Aim of the exercise
All lines with the word "frames" must be pulled from the entries below.

Collected data
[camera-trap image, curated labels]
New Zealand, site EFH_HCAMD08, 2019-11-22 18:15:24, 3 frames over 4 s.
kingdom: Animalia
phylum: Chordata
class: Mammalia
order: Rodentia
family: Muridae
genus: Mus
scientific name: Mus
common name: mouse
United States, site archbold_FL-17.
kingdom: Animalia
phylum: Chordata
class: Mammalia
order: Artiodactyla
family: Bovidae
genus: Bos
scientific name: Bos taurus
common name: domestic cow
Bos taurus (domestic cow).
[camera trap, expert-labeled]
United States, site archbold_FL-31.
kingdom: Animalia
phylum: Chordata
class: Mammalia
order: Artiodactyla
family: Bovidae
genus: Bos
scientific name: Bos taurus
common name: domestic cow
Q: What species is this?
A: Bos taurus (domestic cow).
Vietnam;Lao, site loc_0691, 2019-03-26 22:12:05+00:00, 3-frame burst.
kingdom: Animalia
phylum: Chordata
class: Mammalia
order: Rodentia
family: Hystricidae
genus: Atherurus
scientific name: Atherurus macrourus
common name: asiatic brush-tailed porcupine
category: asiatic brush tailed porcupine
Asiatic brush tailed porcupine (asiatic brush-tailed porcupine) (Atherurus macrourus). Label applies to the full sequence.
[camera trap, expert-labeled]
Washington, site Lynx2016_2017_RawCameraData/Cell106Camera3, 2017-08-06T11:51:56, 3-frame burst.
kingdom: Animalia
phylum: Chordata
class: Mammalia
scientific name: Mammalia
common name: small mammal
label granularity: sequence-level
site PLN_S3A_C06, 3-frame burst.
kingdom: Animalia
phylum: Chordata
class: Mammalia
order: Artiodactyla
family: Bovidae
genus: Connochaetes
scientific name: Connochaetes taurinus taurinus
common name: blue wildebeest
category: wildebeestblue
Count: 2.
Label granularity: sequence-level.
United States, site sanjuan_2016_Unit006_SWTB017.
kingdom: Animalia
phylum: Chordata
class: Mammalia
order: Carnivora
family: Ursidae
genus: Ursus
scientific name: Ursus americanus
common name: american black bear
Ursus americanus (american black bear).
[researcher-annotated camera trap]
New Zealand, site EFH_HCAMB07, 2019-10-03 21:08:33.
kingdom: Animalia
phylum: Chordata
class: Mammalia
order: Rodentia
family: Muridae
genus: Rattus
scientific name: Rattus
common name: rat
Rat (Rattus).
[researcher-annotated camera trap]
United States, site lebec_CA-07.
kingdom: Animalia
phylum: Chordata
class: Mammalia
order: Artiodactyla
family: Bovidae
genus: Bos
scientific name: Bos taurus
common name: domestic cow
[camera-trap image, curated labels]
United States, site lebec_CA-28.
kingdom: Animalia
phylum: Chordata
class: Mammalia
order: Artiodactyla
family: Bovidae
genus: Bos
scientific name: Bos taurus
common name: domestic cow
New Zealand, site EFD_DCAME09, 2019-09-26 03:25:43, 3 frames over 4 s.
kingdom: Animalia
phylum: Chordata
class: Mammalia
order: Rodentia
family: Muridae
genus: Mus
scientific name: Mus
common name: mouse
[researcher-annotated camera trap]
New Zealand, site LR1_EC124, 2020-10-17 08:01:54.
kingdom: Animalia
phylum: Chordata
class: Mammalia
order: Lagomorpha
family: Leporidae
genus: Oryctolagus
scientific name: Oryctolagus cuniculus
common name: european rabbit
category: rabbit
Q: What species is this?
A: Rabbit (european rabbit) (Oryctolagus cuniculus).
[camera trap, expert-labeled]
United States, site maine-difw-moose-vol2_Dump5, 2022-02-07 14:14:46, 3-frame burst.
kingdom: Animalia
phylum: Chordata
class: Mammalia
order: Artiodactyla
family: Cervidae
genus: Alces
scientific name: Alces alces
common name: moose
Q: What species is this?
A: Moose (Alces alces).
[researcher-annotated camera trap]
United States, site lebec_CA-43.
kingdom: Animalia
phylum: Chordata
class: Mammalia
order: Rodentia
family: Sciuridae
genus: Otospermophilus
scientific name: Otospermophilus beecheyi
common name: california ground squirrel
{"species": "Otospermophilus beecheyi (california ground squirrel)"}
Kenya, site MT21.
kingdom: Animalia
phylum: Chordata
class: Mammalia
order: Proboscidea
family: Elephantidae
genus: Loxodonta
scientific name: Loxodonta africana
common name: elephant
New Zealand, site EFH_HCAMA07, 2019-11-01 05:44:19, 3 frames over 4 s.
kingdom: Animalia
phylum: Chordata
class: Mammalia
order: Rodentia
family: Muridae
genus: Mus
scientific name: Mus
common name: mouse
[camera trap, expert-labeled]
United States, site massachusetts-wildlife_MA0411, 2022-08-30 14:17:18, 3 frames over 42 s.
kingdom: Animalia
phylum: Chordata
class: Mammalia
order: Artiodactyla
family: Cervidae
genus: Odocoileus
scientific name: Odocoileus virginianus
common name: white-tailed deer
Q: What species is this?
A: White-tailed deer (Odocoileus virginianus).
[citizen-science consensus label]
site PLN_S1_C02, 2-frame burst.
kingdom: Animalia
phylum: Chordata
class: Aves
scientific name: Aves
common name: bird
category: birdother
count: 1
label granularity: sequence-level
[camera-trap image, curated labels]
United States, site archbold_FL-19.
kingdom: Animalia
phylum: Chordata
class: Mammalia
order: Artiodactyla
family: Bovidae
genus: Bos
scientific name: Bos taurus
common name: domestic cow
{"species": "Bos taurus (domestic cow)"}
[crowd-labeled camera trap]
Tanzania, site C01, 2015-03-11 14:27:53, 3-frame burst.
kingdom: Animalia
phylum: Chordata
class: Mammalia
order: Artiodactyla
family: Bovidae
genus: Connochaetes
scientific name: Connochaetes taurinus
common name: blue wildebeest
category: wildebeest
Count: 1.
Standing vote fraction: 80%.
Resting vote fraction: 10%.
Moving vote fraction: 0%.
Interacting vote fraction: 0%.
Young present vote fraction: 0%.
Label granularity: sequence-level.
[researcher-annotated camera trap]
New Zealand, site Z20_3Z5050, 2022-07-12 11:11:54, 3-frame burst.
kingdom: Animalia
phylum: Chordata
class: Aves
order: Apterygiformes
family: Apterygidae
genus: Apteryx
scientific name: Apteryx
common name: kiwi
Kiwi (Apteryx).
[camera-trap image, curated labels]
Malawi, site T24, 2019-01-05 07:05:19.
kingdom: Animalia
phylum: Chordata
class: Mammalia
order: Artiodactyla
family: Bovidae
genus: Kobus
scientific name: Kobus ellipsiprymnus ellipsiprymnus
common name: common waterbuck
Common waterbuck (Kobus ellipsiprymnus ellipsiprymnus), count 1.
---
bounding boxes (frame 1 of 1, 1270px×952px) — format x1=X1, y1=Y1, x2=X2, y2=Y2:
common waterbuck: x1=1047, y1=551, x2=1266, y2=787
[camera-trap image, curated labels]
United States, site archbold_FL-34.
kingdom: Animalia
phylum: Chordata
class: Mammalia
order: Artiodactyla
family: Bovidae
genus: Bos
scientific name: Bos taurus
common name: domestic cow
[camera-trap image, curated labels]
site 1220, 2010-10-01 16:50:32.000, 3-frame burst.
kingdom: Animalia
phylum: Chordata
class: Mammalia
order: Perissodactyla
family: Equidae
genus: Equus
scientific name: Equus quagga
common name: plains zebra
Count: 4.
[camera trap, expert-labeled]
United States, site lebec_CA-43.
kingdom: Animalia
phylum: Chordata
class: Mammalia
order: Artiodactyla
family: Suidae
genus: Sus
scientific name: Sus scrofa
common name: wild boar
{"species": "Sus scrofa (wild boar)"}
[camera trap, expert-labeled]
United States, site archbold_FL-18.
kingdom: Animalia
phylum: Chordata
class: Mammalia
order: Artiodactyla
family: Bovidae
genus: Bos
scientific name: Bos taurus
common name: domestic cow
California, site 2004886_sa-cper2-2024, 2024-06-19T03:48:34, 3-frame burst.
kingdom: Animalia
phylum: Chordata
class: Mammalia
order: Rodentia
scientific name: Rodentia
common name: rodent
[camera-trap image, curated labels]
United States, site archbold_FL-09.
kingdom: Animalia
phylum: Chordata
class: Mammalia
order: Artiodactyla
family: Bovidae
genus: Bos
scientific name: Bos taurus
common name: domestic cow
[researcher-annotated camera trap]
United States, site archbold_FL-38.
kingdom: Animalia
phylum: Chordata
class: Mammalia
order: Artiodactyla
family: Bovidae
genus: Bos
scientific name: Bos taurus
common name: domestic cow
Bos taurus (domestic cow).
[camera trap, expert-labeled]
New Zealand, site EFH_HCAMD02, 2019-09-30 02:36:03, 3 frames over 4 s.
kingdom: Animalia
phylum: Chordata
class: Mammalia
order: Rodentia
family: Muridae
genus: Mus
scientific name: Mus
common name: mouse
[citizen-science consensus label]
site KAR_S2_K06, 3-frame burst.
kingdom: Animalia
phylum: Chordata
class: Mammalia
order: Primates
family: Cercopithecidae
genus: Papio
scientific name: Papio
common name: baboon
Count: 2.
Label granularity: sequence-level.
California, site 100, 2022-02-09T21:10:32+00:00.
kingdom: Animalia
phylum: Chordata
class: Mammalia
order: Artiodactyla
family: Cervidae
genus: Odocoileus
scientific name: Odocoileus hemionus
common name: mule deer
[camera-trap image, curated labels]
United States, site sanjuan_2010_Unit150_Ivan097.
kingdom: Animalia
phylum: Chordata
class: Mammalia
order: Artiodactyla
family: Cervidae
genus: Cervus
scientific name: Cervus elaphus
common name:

Completed exercise
New Zealand, site EFH_HCAMD08, 2019-11-22 18:15:24, 3 frames over 4 s.
New Zealand, site EFD_DCAME09, 2019-09-26 03:25:43, 3 frames over 4 s.
New Zealand, site EFH_HCAMA07, 2019-11-01 05:44:19, 3 frames over 4 s.
United States, site massachusetts-wildlife_MA0411, 2022-08-30 14:17:18, 3 frames over 42 s.
New Zealand, site EFH_HCAMD02, 2019-09-30 02:36:03, 3 frames over 4 s.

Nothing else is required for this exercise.